Re: GSoC - Project Idea
- From: Sam Thursfield <ssssam gmail com>
- To: Salomon Sickert <sickert in tum de>, gnome-soc-list gnome org, nautilus-list gnome org
- Subject: Re: GSoC - Project Idea
- Date: Sun, 21 Mar 2010 21:06:32 +0000
On Sun, Mar 21, 2010 at 8:11 PM, Salomon Sickert <sickert in tum de> wrote:
> Hi,
>
> I'm a student aiming to get place in the GSoC program. While browsing
> http://live.gnome.org/SummerOfCode2009/Ideas and
> http://live.gnome.org/SummerOfCode2010/Ideas, I've got following idea:
>
> Nautilus, Epiphany, Empathy and other programs, which have the ability
> to transfer files, could expose the progress of the transfer.
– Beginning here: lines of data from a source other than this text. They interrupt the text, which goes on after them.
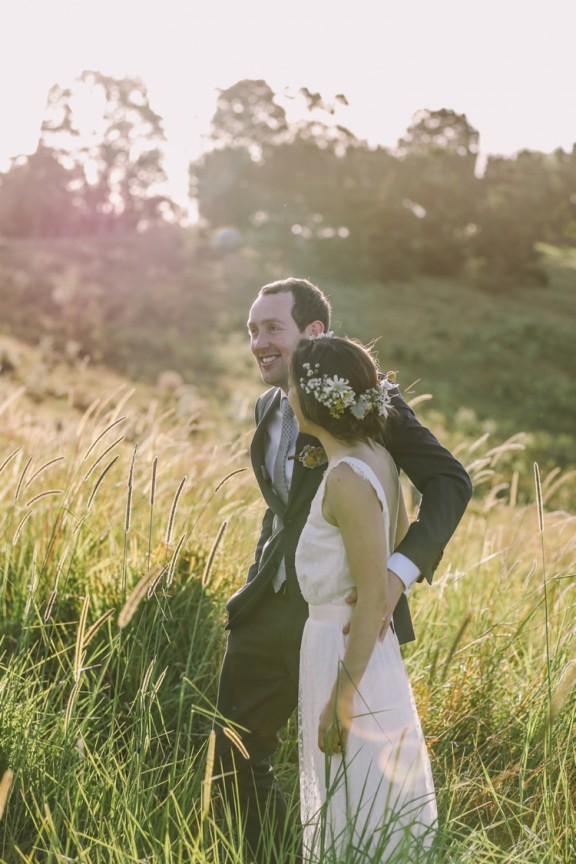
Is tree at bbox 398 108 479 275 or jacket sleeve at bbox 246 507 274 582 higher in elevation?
tree at bbox 398 108 479 275

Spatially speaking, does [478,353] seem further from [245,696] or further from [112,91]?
[245,696]

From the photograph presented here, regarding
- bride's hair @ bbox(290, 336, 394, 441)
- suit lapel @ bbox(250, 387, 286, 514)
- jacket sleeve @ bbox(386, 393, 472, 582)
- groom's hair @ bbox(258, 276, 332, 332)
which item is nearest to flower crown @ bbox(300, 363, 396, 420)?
bride's hair @ bbox(290, 336, 394, 441)

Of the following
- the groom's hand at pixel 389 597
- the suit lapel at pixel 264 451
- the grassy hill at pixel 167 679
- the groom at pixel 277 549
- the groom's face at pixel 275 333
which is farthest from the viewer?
the groom's face at pixel 275 333

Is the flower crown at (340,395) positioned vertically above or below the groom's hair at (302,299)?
below

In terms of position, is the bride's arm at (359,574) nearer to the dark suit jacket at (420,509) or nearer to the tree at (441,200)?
the dark suit jacket at (420,509)

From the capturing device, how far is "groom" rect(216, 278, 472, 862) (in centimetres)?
343

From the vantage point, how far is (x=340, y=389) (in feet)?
9.89

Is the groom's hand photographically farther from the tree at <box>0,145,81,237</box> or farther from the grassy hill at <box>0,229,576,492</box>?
the tree at <box>0,145,81,237</box>

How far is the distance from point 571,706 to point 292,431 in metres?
1.58

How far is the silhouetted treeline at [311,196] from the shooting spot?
161 feet

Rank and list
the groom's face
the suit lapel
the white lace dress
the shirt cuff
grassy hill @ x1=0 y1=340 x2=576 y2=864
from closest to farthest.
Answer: grassy hill @ x1=0 y1=340 x2=576 y2=864, the white lace dress, the shirt cuff, the suit lapel, the groom's face

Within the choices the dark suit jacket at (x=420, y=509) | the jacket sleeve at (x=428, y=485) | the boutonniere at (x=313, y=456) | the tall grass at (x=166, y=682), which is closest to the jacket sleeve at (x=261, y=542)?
the dark suit jacket at (x=420, y=509)

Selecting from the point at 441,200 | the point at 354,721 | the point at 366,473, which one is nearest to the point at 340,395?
the point at 366,473

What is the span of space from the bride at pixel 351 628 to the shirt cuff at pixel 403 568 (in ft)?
0.46
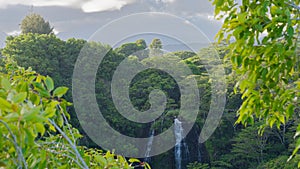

This
> enables other applications to react accordingly and allows to create
> an unified overview on the progress of file transfers.
>
> I've created a first more detailed draft, which can be viewed on
> http://home.in.tum.de/~sickert/file_transfer_progress
>
> Comments and discussion are appreciated.
>
> Greetings
>
> Salomon Sickert
Hi Simon
I think this is a good idea. There's a bit more prior art than you
have listed, hopefully it can make your life a bit easier
There was a project a while back to do exactly what you mentioned,
named Mathusalem. See http://live.gnome.org/Mathusalem .. I've not
heard anything about the project for years so I take it that it's
dead. Not sure if there's any code for it around, or if the originator
of the project is still around. I think it would be worth chasing it
up to see how far it got though, I'm sure I remember seeing
screenshots at some point.
Here's the other thing that might be helpful. Christian Hergert has a
library called Iris, which is really for multithreaded programming (a
bit like Twisted for Python apparently) and it basically lets you
schedule tasks to be run asynchronously. I added some stuff to it
which lets you set up processes, which are tasks that run on a queue
of items. This is relevant because I also wrote some code which
provides a progress monitor dialog for IrisTask and IrisProcess
objects in a fairly flexible way, using Iris' message passing.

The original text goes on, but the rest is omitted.